Элеонора посмотрела на генерала, стоявшего в отдалении. Никакой опасности, что кто-то услышит их разговор, не было, музыка заглушала слова, они стояли в алькове, возле горшков с растениями.

— Более того, — продолжала Нинья Мария, — вы поставили на колени несгибаемого Железного Солдата, он ходит за вами, как все влюбленные мечтатели. Мои друзья, до того как вы появились на сцене, полагали, что я их несколько развлеку, пробив броню этого человека. И я обещала сделать это. Так что, сами понимаете, у меня мало оснований любить вас.

— Вы хотите сказать, что вы собирались…

— Соблазнить. Это слово вы искали? — Женщина горько усмехнулась, прежде чем продолжить:

— Конечно, кто больше подходит для этого, чем загадочный полковник Фаррелл?

— А как же генерал?..

Нинья Мария пожала плечами, слегка прикрытыми бордово-черным платьем, отделанным парчой.

— Генерал — человек власти, и меня это возбуждает. Но сейчас, как вы, может, догадались, моя связь с ним — политика, а не выбор. И поэтому нет ничего дурного в том, чтобы развлечься, когда его нет рядом или он слишком занят.

Она говорила и смотрела на певца, прищурив глаза и улыбаясь. Затем повернулась к Элеоноре.

— Но неважно. Сейчас нам бессмысленно ссориться. Мы квиты, как сказали бы фалангисты после гондурасского эпизода. Позвольте мне поздравить вас с решением присоединиться к партии, которая в конце концов победит в Никарагуа, и заодно поблагодарить за ваши старания.
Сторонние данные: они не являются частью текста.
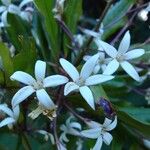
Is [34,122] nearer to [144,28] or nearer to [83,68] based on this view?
[83,68]

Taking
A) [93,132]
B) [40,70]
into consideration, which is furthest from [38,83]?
[93,132]

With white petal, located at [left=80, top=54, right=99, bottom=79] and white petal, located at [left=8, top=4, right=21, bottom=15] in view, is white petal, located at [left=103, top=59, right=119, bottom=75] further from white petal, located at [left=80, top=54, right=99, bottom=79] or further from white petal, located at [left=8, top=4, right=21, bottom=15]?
white petal, located at [left=8, top=4, right=21, bottom=15]

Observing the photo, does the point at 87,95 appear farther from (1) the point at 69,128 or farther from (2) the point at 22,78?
(1) the point at 69,128

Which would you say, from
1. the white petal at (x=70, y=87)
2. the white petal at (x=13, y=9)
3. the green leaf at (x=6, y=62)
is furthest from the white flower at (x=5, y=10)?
the white petal at (x=70, y=87)

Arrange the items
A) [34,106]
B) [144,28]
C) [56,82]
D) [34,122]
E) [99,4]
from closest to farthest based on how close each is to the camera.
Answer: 1. [56,82]
2. [34,106]
3. [34,122]
4. [144,28]
5. [99,4]

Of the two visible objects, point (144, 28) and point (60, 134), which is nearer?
point (60, 134)

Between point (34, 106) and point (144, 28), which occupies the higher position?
point (34, 106)

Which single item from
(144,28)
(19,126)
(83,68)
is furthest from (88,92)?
(144,28)

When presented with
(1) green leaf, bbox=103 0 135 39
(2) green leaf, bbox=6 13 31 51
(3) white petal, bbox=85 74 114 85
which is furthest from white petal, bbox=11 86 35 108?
(1) green leaf, bbox=103 0 135 39

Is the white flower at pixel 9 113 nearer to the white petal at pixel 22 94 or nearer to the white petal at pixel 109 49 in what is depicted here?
the white petal at pixel 22 94
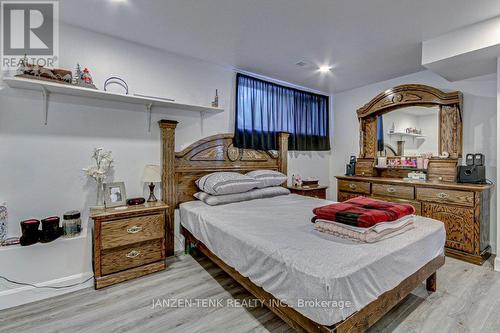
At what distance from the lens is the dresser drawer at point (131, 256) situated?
2281mm

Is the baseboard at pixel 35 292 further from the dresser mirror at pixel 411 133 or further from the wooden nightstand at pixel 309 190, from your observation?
the dresser mirror at pixel 411 133

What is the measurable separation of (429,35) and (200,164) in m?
3.02

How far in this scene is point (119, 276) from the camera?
2.32 metres

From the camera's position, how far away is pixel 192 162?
318cm

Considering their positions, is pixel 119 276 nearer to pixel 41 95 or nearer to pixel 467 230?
pixel 41 95

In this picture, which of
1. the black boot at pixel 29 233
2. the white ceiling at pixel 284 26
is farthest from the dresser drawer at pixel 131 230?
the white ceiling at pixel 284 26

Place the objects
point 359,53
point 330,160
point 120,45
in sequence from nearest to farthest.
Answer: point 120,45, point 359,53, point 330,160

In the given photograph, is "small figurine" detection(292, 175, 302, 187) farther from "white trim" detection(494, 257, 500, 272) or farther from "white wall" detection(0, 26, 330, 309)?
"white trim" detection(494, 257, 500, 272)

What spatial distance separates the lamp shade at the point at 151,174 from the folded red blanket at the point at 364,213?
179 cm

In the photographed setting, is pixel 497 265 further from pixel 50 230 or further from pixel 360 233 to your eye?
pixel 50 230

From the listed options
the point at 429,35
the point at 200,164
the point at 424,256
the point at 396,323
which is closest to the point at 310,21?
the point at 429,35

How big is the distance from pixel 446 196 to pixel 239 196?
2549mm

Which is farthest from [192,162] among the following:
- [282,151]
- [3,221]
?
[3,221]

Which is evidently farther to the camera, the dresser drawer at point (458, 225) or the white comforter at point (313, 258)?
the dresser drawer at point (458, 225)
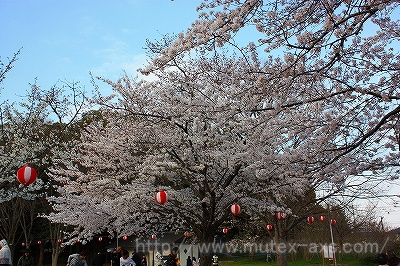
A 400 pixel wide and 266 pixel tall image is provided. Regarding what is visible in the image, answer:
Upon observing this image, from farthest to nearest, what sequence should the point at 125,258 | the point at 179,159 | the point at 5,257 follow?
A: the point at 179,159 < the point at 125,258 < the point at 5,257

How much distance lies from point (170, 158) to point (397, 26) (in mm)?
7503

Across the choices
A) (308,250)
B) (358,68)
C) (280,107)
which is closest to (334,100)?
(358,68)

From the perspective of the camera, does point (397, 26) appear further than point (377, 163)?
No

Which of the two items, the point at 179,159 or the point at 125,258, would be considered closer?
the point at 125,258

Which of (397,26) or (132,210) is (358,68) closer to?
(397,26)

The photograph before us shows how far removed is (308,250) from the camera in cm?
2723

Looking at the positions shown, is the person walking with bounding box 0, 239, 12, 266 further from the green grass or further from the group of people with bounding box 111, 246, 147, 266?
the green grass

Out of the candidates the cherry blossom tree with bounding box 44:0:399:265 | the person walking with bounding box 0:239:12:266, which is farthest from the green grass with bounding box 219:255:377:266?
the person walking with bounding box 0:239:12:266

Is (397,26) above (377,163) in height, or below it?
above

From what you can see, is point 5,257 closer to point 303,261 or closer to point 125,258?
point 125,258

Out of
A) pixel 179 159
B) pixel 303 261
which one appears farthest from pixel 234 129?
pixel 303 261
Вам, вероятно, будет интересно узнать, что президент Ривас бежал и теперь находится в Чинандеге, где он создал правительство в изгнании. Он установил связи с властями Сальвадора и Гватемалы, чтобы объединить усилия для выдворения американских захватчиков.

— Ну, поскольку у нас откровенный разговор, — перебила Элеонора, — я хочу сказать, что президент Ривас меня совершенно не интересует.

— Понятно. Тогда вы, наверное, счастливы, что избран генерал. — Элеонора улыбнулась, и Нинья Мария продолжила:

— Ну, с такой искренностью в своих симпатиях вам будет нетрудно выяснить дату инаугурации.

— Так здесь не должно быть никаких проблем, — повернулась к ней Элеонора. — Все плакаты, все деревья Гранады будут пестреть этой датой.

— Вы ошибаетесь, — холодно сказала Нинья Мария. — Угроза для жизни генерала существует. Во всяком случае, в окно подброшена записка, как часто практикуется в отношении общественных деятелей. Но генерал относится к этому серьезно.

— Но вас же он не подозревает? — Элеонора опустила ресницы, чтобы скрыть иронию в голосе. Нахмурившись, Нинья Мария сказала:

— Конечно, генерал не доверяет никому, кроме полковников Фаррелла и Генри. И я оказалась бы вне подозрений, не случись одного эпизода. Уильям не забыл, что из-за моей горничной в наши апартаменты прокрался человек. Недоразумение, конечно, но он не верит, что такого больше не случится.

— Глупо с его стороны, — проговорила Элеонора.

— В конце концов с этим человеком можно покончить, не прибегая к помощи наемного убийцы, — сказала Нинья Мария тоном оскорбленной гордости. — Я хочу знать дату инаугурации лично для себя. У меня много дел перед церемонией, и мне надо знать, сколько дней в запасе, чтобы приготовиться к балу. Заказанная пиротехника должна прибыть вовремя. Ну если вы не хотите выяснить это для меня, то вы можете сделать это для майора Кроуфорда. Я уверена, что вы узнаете все, что он попросит, и, таким образом, выполните и мою просьбу. — Нинья Мария отвернулась, давая понять, что разговор окончен.

Элеонора не обратила на это внимания.

— Но Грант может и не сказать то, что вы хотите знать.

— Я уверена, вы найдете способ преодолеть это препятствие, — сказала Нинья Мария. Потом резко повернулась:

— Это очаровательное платье. Оно вам очень идет. Иначе и быть не могло. Моя портниха всякий раз превосходит самое себя.

Ее портниха? Элеонора почувствовала, как сдавило грудь. Если Нинья Мария приложила руку к выбору платья, она больше никогда его не наденет, она разорвет его в клочья и бросит в лицо Гранту. Как он осмелился рассказать о ее трудностях с гардеробом этой ведьме? Как осмелился взывать к жалости и сочувствию Ниньи Марии?